## Work to be completed
Set out the listing word for word. End with the line that contains "genus: Antidorcas".

=======

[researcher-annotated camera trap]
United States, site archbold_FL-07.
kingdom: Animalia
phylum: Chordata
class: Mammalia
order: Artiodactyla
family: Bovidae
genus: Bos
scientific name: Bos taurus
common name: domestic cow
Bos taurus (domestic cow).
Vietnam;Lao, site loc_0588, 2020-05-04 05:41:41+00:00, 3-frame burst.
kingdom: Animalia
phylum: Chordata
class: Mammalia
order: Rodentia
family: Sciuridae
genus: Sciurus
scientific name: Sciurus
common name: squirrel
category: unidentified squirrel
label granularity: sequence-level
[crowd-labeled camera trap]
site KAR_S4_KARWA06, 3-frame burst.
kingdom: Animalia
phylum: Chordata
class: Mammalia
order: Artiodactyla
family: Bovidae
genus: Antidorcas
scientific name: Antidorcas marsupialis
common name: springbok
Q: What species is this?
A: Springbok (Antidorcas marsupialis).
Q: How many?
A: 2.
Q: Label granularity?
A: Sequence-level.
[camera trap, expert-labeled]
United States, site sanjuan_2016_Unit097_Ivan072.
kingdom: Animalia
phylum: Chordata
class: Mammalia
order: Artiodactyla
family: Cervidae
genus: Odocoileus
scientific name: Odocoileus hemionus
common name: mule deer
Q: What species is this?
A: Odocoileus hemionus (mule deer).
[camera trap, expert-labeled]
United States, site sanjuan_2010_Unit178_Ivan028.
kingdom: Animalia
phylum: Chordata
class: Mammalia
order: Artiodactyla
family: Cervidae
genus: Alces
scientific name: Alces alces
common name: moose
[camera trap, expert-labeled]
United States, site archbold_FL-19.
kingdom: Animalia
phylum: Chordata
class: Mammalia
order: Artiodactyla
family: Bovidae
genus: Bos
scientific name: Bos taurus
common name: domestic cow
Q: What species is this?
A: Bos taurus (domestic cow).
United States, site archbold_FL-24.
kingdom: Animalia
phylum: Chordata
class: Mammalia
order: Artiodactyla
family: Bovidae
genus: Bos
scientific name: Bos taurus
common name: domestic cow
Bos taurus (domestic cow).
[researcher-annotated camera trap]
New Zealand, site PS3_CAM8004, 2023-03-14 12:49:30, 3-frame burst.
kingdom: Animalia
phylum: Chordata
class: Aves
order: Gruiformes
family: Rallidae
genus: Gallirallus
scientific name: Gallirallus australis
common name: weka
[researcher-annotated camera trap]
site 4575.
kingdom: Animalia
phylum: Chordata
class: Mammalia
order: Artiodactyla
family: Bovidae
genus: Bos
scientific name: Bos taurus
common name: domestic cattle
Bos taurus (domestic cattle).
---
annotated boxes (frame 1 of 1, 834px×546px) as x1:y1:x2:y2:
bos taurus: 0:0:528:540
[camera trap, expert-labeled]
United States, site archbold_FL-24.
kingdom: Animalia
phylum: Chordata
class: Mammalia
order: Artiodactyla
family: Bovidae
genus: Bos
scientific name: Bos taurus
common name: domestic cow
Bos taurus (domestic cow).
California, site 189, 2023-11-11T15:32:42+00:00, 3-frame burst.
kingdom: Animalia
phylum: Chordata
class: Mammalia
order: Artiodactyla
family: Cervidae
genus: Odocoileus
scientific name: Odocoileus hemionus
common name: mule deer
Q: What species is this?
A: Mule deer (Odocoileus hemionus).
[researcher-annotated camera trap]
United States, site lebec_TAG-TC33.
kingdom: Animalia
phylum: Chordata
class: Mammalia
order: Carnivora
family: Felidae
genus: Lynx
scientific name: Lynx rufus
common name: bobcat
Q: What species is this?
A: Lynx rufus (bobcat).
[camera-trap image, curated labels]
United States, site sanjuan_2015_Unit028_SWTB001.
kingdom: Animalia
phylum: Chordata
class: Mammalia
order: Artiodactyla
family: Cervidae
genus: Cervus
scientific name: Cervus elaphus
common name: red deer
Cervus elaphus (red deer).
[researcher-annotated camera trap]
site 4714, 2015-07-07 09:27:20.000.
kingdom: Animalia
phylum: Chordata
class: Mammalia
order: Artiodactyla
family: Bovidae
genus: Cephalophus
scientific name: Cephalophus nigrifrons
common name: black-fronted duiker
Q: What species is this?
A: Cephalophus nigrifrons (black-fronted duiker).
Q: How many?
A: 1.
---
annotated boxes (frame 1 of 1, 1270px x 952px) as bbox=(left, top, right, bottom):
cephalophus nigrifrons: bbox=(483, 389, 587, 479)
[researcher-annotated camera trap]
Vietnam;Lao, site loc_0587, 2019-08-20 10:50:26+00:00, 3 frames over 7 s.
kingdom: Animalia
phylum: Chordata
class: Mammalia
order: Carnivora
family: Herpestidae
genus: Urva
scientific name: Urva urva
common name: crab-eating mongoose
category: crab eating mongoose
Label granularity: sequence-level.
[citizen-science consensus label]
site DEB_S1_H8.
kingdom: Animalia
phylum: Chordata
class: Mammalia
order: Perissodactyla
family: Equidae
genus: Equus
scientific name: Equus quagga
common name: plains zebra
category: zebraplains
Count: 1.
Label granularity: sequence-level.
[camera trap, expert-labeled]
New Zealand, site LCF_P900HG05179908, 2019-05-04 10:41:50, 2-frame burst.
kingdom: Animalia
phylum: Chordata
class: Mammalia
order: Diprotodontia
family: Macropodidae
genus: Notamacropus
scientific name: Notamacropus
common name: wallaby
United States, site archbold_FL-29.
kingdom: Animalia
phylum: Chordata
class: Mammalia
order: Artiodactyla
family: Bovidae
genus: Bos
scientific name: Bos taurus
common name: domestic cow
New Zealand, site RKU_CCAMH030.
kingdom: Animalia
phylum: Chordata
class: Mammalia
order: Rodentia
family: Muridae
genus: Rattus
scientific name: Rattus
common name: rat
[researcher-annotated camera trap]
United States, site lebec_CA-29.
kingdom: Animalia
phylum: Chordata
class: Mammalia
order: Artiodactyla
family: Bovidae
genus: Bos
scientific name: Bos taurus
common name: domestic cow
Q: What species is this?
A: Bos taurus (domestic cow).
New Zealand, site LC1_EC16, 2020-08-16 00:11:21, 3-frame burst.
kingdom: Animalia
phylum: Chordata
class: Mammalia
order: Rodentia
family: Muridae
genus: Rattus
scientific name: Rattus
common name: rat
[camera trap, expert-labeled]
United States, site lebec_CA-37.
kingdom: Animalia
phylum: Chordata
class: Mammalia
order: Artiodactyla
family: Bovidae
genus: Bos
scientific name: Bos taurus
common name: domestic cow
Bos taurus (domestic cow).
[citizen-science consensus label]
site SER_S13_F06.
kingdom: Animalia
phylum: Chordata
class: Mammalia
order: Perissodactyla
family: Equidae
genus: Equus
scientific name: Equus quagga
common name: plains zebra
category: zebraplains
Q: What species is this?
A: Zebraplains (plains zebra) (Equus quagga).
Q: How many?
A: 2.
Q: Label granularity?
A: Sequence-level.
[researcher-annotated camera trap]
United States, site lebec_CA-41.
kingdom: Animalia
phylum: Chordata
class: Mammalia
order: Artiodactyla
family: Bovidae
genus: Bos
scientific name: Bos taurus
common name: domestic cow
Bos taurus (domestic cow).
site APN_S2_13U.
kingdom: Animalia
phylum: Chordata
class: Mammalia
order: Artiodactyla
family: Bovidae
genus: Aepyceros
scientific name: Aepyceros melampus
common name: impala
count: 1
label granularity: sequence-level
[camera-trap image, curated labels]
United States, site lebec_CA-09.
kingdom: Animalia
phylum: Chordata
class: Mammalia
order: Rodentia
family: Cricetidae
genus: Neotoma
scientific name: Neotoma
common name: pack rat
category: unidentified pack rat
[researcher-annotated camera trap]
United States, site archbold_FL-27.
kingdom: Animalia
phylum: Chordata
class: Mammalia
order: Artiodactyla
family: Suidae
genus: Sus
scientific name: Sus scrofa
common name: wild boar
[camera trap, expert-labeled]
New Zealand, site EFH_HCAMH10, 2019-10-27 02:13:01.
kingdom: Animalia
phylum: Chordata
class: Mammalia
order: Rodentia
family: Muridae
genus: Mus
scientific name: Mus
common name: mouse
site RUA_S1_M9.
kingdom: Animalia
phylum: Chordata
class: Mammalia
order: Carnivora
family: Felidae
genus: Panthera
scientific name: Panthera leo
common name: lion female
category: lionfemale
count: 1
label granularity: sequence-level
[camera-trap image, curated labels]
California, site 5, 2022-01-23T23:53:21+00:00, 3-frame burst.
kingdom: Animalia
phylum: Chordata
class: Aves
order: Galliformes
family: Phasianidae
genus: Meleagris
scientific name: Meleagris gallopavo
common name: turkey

=======

## Result of the task
[researcher-annotated camera trap]
United States, site archbold_FL-07.
kingdom: Animalia
phylum: Chordata
class: Mammalia
order: Artiodactyla
family: Bovidae
genus: Bos
scientific name: Bos taurus
common name: domestic cow
Bos taurus (domestic cow).
Vietnam;Lao, site loc_0588, 2020-05-04 05:41:41+00:00, 3-frame burst.
kingdom: Animalia
phylum: Chordata
class: Mammalia
order: Rodentia
family: Sciuridae
genus: Sciurus
scientific name: Sciurus
common name: squirrel
category: unidentified squirrel
label granularity: sequence-level
[crowd-labeled camera trap]
site KAR_S4_KARWA06, 3-frame burst.
kingdom: Animalia
phylum: Chordata
class: Mammalia
order: Artiodactyla
family: Bovidae
genus: Antidorcas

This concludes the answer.